La tragedia è finita, Platonov, Menzione Speciale alla Biennale Teatro 2020 e finalista ai Premi Ubu 2021 nella categoria “Migliore nuovo testo italiano o scrittura drammaturgica”, è una originale rivisitazione di Platonov di Anton Čechov. Quali motivazioni ti hanno portato a scegliere questo testo giovanile di Čechov e come è avvenuto il processo di riscrittura?

Platonov, inteso come testo, scritto da un diciassettenne, forse diciottenne (che poi sarebbe Anton Čechov), è stato per me un incontro. Leggere Platonov non è stato leggere un dramma, ampliare un tassello di cultura letteraria, è stata un’esperienza.
Negli anni ho continuato a pensare a quel personaggio, alle sue fragilità, al suo fascino, alla voragine del suo vuoto e alle figure che si aggirano attorno a lui, che sono entrate a far parte del mio immaginario.
Quello con Platonov è stato un confronto con una vera e propria materia organica, in grado di reagire al dialogo ideale che intavolavo. La scrittura si è accumulata negli anni e poi si è specificata attraverso le improvvisazioni con gli attori.

Nel tuo spettacolo, La tragedia è finita, Platonov, c’è un personaggio inedito: il Lettore, che si confronta con i personaggi dell’opera. Perché la scelta di indagare la relazione tra lettore e opera?

Il tema centrale dello spettacolo è la relazione tra opera e fruitore, il dialogo ideale che, come accennavo sopra, si instaura tra i due poli. Ci sono delle volte in cui un’opera d’arte entra nella vita di chi ne fruisce e comincia a influenzarla. Il personaggio del Lettore è un affiancamento drammaturgico. Accosto la mia scrittura a quella di Čechov. Il Lettore, di fatto, dialoga con la scrittura originale. È un nostro contemporaneo, un altro uomo superfluo e forse un lettore qualsiasi che si sente immergere in un’atmosfera che nella sua vita non avrebbe mai attraversato.

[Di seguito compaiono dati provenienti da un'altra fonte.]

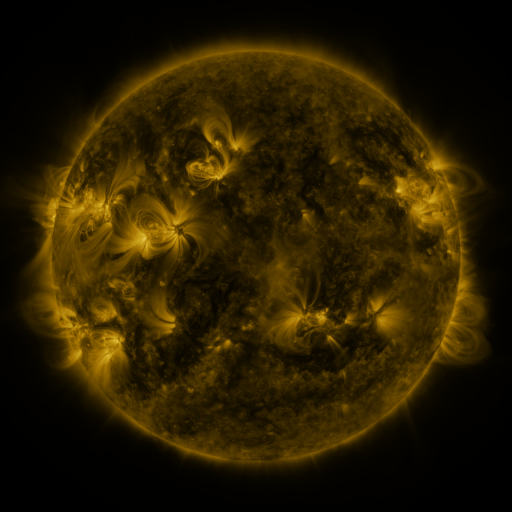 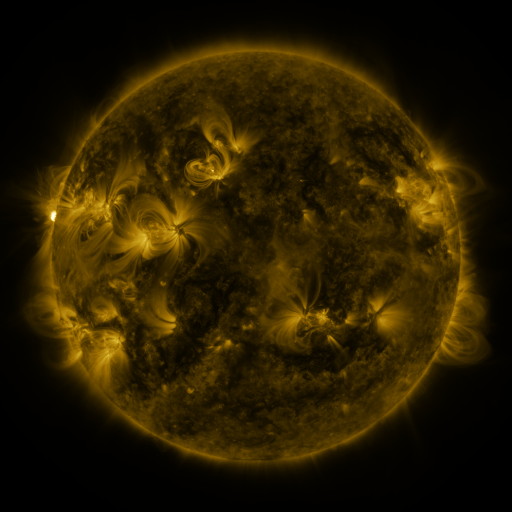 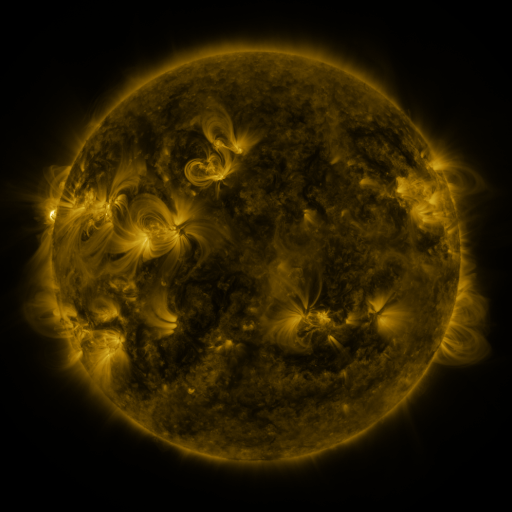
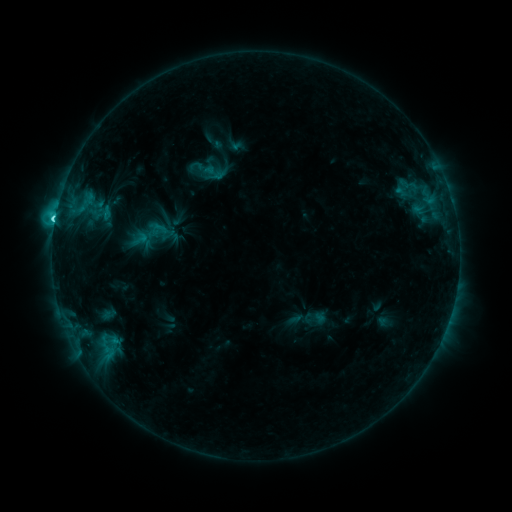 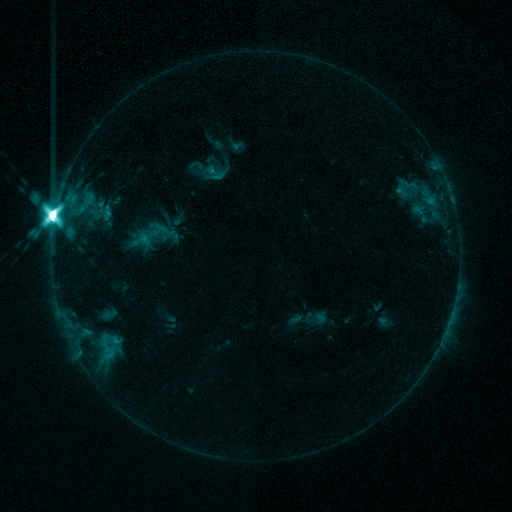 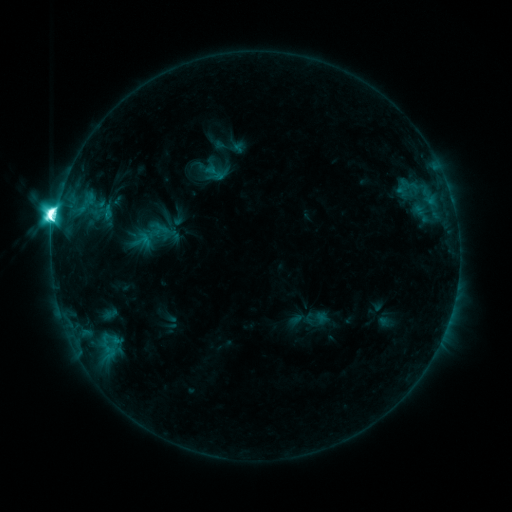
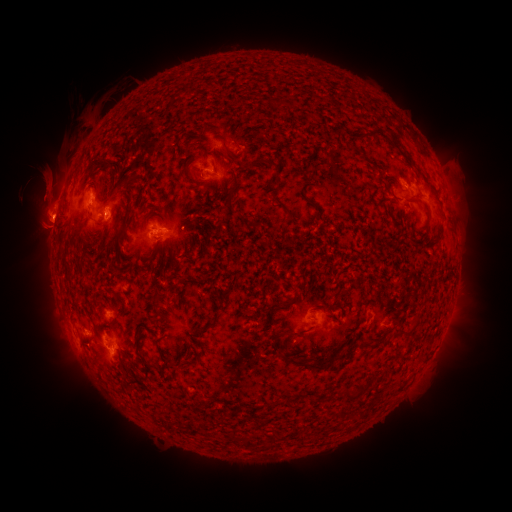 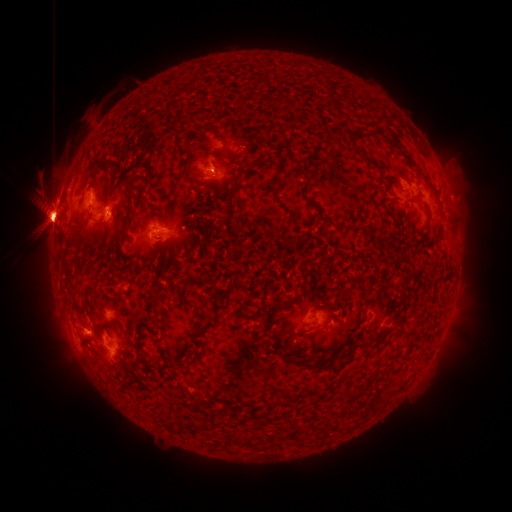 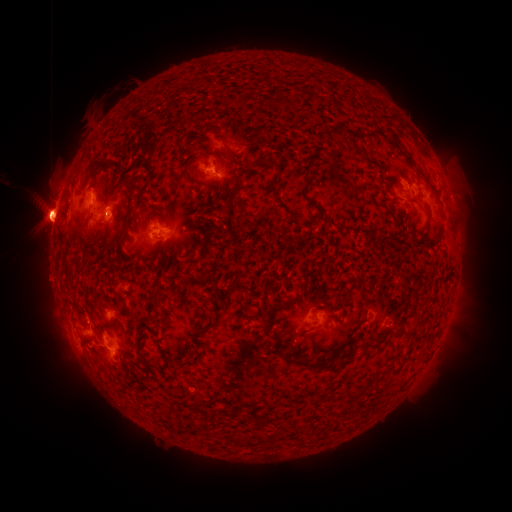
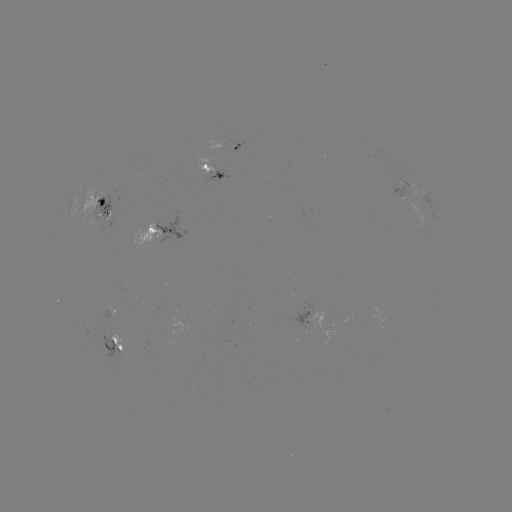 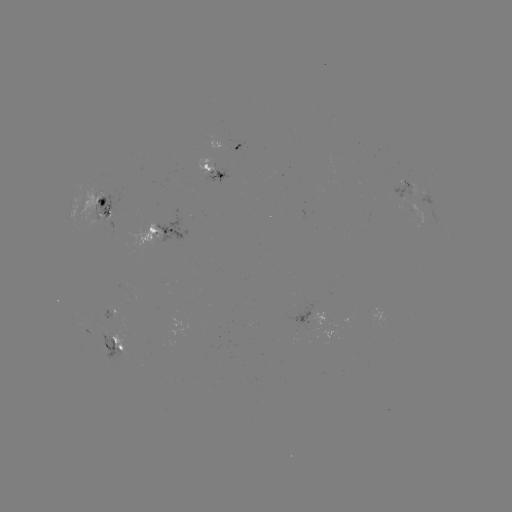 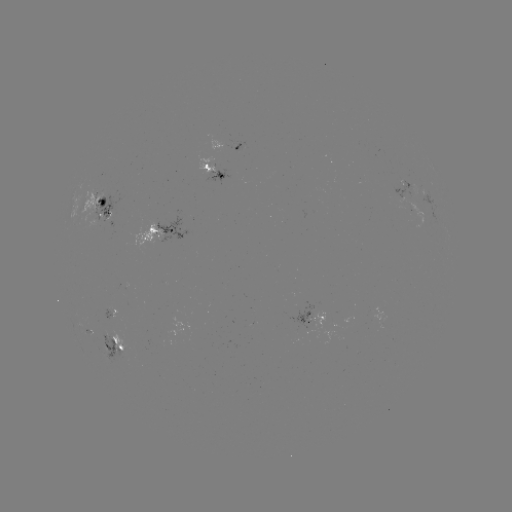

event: eruption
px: (48, 200)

Il rapporto tra lettore e opera è presente anche nel tuo ultimo lavoro, che ti ha visto in una veste totalmente nuova. «Lettore, seguimi!», così scrivi nel tuo primo romanzo Sarà solo la fine del mondo. Protagonista un transgender, come accade nella Trilogia sull’Identità che hai creato con la tua compagnia The Baby Walk. Esiste un legame diretto tra questi due lavori? Cosa ti ha spinto a scrivere un romanzo e quali differenze hai riscontrato rispetto al lavoro di autore teatrale?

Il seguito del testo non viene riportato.